There be nuggets in them there data!
Synchronicity - thats the long word for it - that feeling that once an idea has lodged in your brain, there is a whole queue of similar ones waiting around the corner to pop up and say I’m another example of that!
My latest bout of this started last week with John Battelle’s book The Search: How Google and Its Rivals Rewrote the Rules of Business and Transformed Our Culture, which I am reading at the moment. His analysis of search engines’ current role as the “database of our intentions”–the repository of humanity’s curiosity, exploration, and expressed desires. By analyzing what we do and where we go with our millions of clicks every hour, it becomes possible to identify trends and attempt to predict what we are searching for, the holly grail of the search business.
Next was Dave Pattern’s posting ‘Lending Paths‘ about the work he has been doing analyzing the loan information from the University of Huddersfield’s library system.
I wondered if you could really predict the future borrowing pattern of a user based on a specific book — in other words, if they borrow book X will they then go on to borrow book Y and then book Z?
Anyway, I’ve knocked together a basic script that will extrapolate the most likely lending path (both past and future) for a specific book.
For example, here’s the lending path for “Learning SQL: a step by step guide using Oracle”: http://library.hud.ac.uk/perl/lendingpath/bib.pl?418925
So the Library System as a “database of our intentions” - seems on the surface appears to have legs - interesting work Dave.
Then [in the synchronisity stakes] was Swivel as previewed by Techcrunch.
Swivel Co-founders Dmitry Dimov and Brian Mulloy start off by describing their company as “YouTube for Data.” That’s a good start for someone trying to understand it, because the site allows users to upload data - any data - and display it to other users visually. The number of page views your website generates. Or a stock price over time. Weather data. Commodity prices. The number of Bald Eagles in Washington state. Whatever. Uploaded data can be rated, commented and bookmared by other users, helping to sort the interesting (and accurate) wheat from the chaff. And graphs of data can be embedded into websites. So it is in fact a bit like a YouTube for Data.
But then the real fun begins. You and other users can then compare that data to other data sets to find possible correlation (or lack thereof). Compare gas prices to presidential approval ratings or UFO sightings to iPod sales. Track your page views against weather reports in Silicon Valley. See if something interesting occurs.

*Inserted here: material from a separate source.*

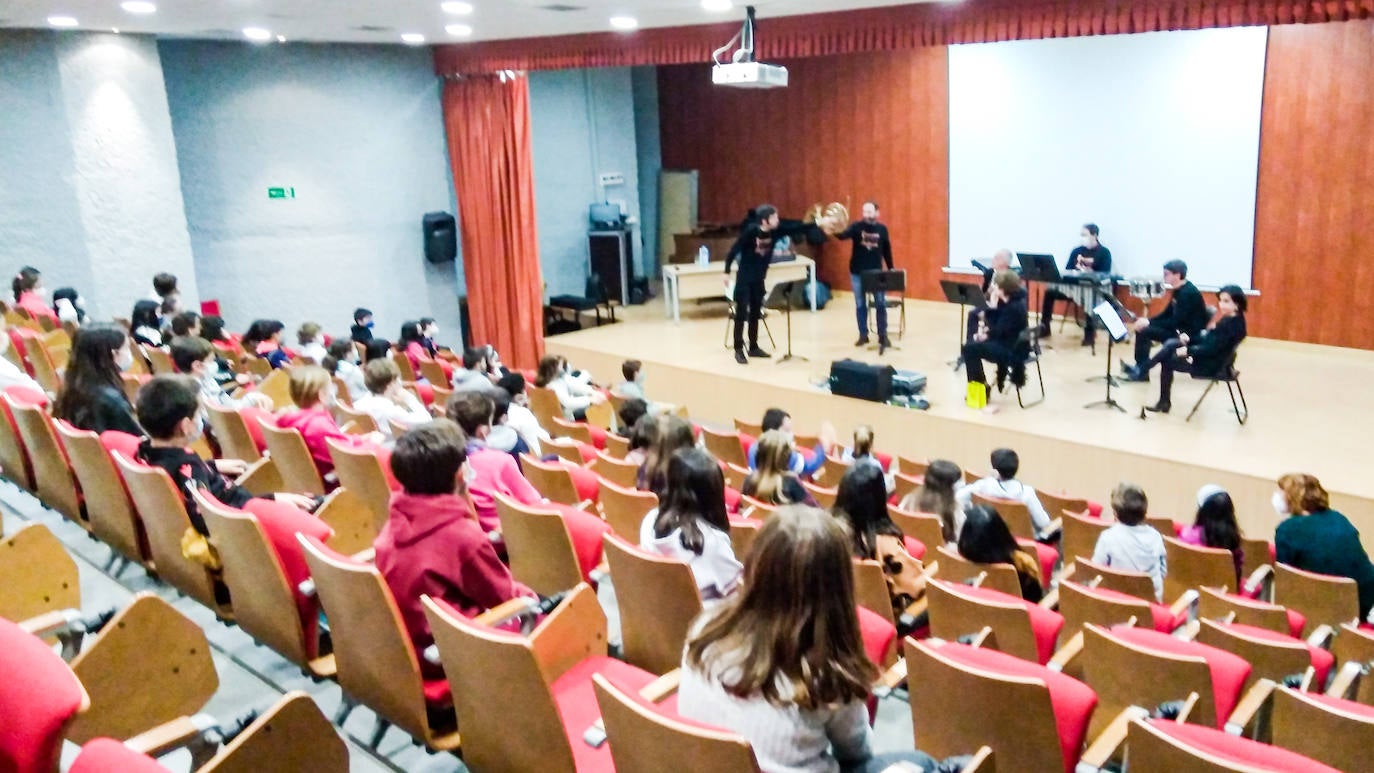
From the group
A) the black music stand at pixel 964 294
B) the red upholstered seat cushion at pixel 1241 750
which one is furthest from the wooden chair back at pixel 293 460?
the black music stand at pixel 964 294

And better yet, Swivel will be automatically comparing your data to other data sets in the background, suggesting possible correlations to you that you may never have noticed.
Hmm - an automatic correlation possibility checker now I’ve always wanted one of those. I wonder what nuggets of intention will be thrown up from mining all that data - if Swivel takes off that is. Time will tell
Of course making sure that the data in all these examples is Open will make it more valuable.
[Update] Synchronicity strikes again! - having posted this, I then flipped over to read Nodalities [Panlibus' wider web sister blog] to see that my colleague Paul Miller had also posted about Swivel - take a look at what he said - especially around licensing and quality of data issue
(Pan photo taken by Digital Retina displayed in Flickr)













December 7th, 2006 at 7:37 am
The Google book is really good. The Database of Intentions concept is very true… hmm. I smell a post for tomorrow.